The request: Set down the lines from the start of the collected data entries through the line containing "5. (E) (x=449, y=216)", copying each one exactly.

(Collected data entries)
# # #
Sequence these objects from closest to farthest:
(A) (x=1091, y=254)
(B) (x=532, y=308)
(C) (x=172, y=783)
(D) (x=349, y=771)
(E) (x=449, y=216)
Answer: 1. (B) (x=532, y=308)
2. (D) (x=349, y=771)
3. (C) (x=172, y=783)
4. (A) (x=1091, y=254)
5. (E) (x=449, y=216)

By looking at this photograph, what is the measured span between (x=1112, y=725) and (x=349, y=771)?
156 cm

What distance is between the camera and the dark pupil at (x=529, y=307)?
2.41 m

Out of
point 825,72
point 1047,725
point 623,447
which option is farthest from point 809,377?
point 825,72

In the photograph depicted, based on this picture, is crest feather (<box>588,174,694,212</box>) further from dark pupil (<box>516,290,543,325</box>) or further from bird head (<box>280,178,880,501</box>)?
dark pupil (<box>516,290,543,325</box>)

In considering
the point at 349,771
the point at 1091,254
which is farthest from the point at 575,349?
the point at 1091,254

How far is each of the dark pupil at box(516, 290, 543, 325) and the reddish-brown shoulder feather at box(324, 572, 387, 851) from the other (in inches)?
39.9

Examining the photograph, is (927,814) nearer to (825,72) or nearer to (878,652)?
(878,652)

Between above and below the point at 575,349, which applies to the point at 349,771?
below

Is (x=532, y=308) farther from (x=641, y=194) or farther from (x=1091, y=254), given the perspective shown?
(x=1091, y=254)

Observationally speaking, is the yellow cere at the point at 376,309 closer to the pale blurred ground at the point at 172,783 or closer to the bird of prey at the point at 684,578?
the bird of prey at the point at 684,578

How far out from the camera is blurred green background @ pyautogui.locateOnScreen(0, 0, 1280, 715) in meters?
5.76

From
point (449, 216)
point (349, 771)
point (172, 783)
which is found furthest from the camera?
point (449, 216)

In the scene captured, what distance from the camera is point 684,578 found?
# # #
Result of the exercise:
Sequence these objects from closest to farthest:
(A) (x=1091, y=254)
(B) (x=532, y=308)
(C) (x=172, y=783)
(D) (x=349, y=771)
(E) (x=449, y=216)
Answer: 1. (B) (x=532, y=308)
2. (D) (x=349, y=771)
3. (C) (x=172, y=783)
4. (A) (x=1091, y=254)
5. (E) (x=449, y=216)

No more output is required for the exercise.